Nicholas Thomson

Scott Gerring
"There are only two hard things in Computer Science: cache invalidation and naming things." —Phil Karlton
In the age of increasingly frequent deploys, edge caching, and Jamstack adoption, caching plays a key role across the software delivery life cycle. In build and CI pipelines, caching compiled assets or dependencies helps reduce compute costs, speed up job runtimes, and lower the environmental impact (regarding energy usage) of repeated builds. Separately, in deployment pipelines and runtime content delivery, caching is critical for delivering content quickly and reliably, as it reduces latency by serving assets from edge locations and content delivery networks (CDNs).
CI/CD pipelines require different approaches to caching and cache purging, each critical to delivering fast, reliable user experiences. In CI workflows, precise purging of build caches ensures that outdated dependencies or artifacts don’t interfere with new builds; this helps maintain reproducibility and reduces the risk of build failures while allowing you to benefit from the decrease in build time that build caching can provide. In CD and runtime environments, cache purging ensures that users receive the most up-to-date content by invalidating stale assets in edge caches and CDNs. Without timely purging in either context, teams risk bugs, broken experiences, or confusing behavior after a deployment. Automating cache management across both CI and CD pipelines improves reliability, maintains consistency, and enables smoother rollouts of new features and fixes.

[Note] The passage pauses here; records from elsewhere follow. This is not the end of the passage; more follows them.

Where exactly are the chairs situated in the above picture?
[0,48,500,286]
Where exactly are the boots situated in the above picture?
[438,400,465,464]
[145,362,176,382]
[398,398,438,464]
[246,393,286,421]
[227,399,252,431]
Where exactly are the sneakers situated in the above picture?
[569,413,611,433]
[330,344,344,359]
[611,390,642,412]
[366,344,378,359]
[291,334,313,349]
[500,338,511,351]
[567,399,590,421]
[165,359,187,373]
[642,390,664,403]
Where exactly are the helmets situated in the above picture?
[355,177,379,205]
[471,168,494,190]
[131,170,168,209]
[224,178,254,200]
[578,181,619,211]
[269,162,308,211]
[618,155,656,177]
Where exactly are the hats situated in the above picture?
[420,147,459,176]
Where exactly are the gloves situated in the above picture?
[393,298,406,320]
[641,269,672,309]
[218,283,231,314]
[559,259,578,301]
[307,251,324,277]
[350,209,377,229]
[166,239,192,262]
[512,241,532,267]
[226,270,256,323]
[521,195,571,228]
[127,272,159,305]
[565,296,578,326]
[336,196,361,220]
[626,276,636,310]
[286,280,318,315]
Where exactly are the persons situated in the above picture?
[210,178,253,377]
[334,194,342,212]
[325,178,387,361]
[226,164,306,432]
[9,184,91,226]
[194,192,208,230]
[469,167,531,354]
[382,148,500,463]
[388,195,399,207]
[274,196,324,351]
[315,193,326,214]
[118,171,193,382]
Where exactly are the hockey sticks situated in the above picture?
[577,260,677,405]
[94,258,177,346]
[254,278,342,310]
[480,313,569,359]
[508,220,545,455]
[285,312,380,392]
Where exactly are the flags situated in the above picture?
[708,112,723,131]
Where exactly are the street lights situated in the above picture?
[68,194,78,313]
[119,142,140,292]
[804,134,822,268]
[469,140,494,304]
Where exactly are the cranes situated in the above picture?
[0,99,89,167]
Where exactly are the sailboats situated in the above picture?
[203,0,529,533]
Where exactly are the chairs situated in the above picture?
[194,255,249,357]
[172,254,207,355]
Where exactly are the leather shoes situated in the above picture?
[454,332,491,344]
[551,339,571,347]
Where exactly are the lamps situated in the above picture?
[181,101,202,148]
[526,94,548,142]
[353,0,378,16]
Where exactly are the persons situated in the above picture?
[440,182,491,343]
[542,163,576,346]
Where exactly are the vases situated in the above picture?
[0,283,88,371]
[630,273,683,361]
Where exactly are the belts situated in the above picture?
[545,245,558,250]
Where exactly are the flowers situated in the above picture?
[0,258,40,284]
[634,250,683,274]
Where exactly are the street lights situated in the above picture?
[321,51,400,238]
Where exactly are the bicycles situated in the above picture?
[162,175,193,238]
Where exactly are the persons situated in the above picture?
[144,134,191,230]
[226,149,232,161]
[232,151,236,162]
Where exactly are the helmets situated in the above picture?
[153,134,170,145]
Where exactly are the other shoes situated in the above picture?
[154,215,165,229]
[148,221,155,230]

In this post, we will cover:
- How things are cached in CI workflows
- How things are cached in application runtimes
- The risks of not purging caches
- Cache purging patterns that balance freshness, performance, and control
- Best practices for cache purging
Caching in CI
Caching in CI workflows is designed to preserve resources that are expensive to regenerate and that remain relatively stable between builds. This often includes package directories such as node_modules
for Node.js, .m2/
for Maven, or .venv/
for Python, where dependency resolution steps like apt install
, pip install
, or npm install
are cached to avoid redownloading the same packages every time. CI pipelines may also cache base images or intermediary layers for faster container builds, as well as build artifacts produced by compilers or build tools such as Gradle, Bazel, or webpack.
In some cases, portions of the build output, which are normally thought of as uncacheable, can also be reused if they don’t change frequently. This includes executable files (.exe
), dynamic libraries (.dll
, .so
, .dylib
), or package archives (.jar
, .war
, .apk
) that are not produced from the source code of the build itself or that do not vary with every build. These might be tools or support binaries that the build system rebuilds every time, but which themselves are stable and version-pinned across many builds. Similarly, compiled outputs like .class
files (Java) or .o
object files (C/C++) may be good candidates for caching when they represent supporting libraries or modules that don't change as frequently as the main application code, especially in environments where these libraries are included in source form rather than precompiled. In these scenarios, caching helps avoid redundant compilation steps and speeds up feedback cycles, even when you're working with build outputs.
CI cache platforms
Many modern CI platforms offer built-in support for artifact caching, making it easier to speed up pipelines and reduce redundant work. These capabilities are especially useful when you're dealing with large dependency trees, Docker builds, or compiled assets that don’t change frequently between runs.
One of the most widely used caching strategies involves Docker image layers. Since many CI pipelines wrap a Docker build step, Docker's built-in caching system naturally fits into the workflow. Each instruction in a Dockerfile creates a new layer, and Docker will reuse unchanged layers across builds provided the layer cache is accessible. This makes it easy to cache dependencies or setup steps that don’t change often, such as installing packages or setting up the build environment.
GitHub Actions offers caching through the actions/cache
action, which allows teams to store and retrieve files or directories between workflow runs. This is especially useful for caching directories like .npm
, .m2
, or .venv
, but it also supports Docker layer caching when integrated with Docker's GitHub integration. Tools like Depot offer optimized caching mechanisms to make Docker builds even faster within GitHub-hosted runners.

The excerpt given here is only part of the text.